DIRECTIONS: Copy the data from the line that contains "Is rough stone" to its last line, exactly, including both of those lines and leaving out everything before.

::: GIVEN RECORDS :::

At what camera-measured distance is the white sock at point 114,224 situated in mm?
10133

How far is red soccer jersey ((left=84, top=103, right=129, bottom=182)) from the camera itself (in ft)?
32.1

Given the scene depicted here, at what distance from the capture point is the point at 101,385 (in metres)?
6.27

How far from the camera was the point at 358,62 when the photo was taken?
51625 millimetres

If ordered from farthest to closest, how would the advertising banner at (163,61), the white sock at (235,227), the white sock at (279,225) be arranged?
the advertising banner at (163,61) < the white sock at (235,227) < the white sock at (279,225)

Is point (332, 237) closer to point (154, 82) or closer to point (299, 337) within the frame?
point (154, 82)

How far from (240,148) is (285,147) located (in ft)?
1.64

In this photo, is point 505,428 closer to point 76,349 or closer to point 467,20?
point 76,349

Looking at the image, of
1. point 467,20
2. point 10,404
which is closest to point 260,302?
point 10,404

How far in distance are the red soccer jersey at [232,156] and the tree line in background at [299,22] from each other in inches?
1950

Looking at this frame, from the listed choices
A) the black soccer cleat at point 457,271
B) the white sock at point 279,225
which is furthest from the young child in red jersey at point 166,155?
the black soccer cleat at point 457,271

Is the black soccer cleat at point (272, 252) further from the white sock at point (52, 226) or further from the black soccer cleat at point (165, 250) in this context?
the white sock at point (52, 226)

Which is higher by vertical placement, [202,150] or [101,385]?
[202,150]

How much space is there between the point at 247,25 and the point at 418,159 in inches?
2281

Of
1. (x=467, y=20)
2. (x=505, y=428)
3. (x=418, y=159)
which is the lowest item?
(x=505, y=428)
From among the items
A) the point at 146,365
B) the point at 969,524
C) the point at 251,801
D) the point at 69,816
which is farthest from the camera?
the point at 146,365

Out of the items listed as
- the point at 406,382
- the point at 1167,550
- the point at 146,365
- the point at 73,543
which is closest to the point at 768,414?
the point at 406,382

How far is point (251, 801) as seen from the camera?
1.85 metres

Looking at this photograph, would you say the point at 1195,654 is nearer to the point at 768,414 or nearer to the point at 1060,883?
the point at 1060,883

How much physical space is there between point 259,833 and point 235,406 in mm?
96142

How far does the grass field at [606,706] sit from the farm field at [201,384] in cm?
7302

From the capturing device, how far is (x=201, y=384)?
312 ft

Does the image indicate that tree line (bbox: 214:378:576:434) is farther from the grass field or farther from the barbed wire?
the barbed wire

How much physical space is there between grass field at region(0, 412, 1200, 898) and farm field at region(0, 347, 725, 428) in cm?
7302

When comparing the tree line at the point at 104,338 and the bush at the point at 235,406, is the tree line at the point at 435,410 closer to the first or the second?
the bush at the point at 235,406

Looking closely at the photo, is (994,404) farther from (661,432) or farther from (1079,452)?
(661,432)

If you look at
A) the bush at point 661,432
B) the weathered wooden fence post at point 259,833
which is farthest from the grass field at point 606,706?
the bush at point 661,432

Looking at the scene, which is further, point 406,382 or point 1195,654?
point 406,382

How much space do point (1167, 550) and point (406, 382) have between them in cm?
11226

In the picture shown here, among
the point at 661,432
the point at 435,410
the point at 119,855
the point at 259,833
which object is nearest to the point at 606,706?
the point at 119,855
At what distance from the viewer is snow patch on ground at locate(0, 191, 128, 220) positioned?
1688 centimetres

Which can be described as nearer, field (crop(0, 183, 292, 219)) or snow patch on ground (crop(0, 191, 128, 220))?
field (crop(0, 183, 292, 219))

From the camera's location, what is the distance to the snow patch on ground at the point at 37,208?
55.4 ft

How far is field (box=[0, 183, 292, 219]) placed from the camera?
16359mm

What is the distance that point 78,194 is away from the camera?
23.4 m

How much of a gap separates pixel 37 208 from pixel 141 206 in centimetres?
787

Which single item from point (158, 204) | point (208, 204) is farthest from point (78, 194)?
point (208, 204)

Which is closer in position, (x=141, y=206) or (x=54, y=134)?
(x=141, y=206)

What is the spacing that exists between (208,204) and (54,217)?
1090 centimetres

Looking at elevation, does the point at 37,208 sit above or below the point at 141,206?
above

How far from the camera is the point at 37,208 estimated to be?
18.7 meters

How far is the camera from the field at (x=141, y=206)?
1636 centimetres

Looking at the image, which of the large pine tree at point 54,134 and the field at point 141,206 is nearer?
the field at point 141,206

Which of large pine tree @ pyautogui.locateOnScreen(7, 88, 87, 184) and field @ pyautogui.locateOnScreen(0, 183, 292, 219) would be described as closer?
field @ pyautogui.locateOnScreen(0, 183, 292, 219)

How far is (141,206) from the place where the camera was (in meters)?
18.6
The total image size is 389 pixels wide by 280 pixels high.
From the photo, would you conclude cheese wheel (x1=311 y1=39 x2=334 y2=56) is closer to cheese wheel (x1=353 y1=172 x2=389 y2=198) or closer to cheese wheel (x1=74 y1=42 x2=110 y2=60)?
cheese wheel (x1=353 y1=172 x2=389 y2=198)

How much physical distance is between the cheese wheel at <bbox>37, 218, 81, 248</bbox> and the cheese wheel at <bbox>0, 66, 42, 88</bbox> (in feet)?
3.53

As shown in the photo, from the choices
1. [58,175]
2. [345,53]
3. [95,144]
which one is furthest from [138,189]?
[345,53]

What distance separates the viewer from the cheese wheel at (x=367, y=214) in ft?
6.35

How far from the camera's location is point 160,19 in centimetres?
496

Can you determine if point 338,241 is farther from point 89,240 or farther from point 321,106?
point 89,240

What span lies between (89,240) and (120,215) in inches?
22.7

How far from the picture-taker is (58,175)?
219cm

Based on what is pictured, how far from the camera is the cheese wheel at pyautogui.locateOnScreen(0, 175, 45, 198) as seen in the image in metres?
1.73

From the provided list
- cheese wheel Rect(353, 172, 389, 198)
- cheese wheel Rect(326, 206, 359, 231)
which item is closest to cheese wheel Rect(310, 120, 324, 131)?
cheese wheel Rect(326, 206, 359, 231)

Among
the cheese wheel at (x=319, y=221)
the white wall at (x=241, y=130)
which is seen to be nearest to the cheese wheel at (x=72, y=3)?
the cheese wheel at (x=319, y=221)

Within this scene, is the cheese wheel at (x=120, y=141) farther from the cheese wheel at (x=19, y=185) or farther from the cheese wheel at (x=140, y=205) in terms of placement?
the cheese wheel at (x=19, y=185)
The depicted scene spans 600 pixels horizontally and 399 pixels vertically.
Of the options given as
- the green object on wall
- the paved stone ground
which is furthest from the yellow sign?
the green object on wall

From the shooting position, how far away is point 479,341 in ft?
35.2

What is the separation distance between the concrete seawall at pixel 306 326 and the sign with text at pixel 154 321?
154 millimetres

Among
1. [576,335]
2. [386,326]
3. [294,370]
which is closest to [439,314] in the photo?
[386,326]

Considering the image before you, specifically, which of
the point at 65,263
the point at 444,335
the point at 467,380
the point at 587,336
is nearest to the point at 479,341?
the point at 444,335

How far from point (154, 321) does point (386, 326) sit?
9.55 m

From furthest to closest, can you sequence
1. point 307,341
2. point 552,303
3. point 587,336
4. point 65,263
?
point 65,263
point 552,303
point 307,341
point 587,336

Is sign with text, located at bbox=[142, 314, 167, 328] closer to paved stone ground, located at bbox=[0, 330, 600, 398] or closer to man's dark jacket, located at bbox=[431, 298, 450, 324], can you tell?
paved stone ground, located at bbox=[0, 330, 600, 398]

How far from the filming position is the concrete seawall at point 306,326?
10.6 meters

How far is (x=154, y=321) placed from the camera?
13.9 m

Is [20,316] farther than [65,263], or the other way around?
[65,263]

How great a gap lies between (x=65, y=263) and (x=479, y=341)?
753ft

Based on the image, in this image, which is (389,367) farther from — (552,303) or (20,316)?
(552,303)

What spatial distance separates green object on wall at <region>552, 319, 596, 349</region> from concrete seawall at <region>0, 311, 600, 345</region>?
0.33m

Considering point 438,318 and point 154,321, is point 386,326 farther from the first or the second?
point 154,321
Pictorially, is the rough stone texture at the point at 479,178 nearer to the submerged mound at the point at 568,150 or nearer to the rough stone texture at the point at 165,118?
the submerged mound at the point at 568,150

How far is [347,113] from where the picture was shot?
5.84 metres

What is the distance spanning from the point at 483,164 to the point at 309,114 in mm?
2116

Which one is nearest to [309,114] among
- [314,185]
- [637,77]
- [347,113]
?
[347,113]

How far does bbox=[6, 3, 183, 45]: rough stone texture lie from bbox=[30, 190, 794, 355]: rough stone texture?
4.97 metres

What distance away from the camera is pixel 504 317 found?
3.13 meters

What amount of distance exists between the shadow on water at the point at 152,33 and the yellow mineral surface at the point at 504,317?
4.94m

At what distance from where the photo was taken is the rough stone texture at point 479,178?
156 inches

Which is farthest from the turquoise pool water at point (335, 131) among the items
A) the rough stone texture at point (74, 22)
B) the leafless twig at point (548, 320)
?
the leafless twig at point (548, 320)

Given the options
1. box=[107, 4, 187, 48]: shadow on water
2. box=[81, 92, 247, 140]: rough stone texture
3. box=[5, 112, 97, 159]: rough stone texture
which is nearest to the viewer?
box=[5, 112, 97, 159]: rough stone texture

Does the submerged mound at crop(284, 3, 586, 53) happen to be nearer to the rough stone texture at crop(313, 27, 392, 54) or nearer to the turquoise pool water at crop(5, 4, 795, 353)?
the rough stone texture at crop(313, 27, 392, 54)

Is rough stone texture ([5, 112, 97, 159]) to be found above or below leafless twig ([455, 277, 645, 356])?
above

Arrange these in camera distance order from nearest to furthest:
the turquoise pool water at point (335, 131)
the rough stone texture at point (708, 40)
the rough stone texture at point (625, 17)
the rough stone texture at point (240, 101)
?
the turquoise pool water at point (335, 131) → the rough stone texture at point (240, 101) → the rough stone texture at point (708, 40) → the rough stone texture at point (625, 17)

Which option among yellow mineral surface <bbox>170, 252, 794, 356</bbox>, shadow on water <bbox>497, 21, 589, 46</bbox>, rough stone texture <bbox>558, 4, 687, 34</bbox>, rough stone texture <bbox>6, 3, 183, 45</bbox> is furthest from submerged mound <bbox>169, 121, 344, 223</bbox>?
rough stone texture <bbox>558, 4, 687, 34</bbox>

:::

PROBLEM SOLUTION:
Is rough stone texture ([5, 112, 97, 159]) to be found above or below leafless twig ([455, 277, 645, 356])?
above

Arrange these in camera distance order from nearest to furthest:
the turquoise pool water at point (335, 131)
the rough stone texture at point (708, 40)
the rough stone texture at point (625, 17)
the rough stone texture at point (240, 101)
?
the turquoise pool water at point (335, 131) → the rough stone texture at point (240, 101) → the rough stone texture at point (708, 40) → the rough stone texture at point (625, 17)

Which option among yellow mineral surface <bbox>170, 252, 794, 356</bbox>, shadow on water <bbox>497, 21, 589, 46</bbox>, rough stone texture <bbox>558, 4, 687, 34</bbox>, rough stone texture <bbox>6, 3, 183, 45</bbox> is furthest from submerged mound <bbox>169, 121, 344, 223</bbox>?
rough stone texture <bbox>558, 4, 687, 34</bbox>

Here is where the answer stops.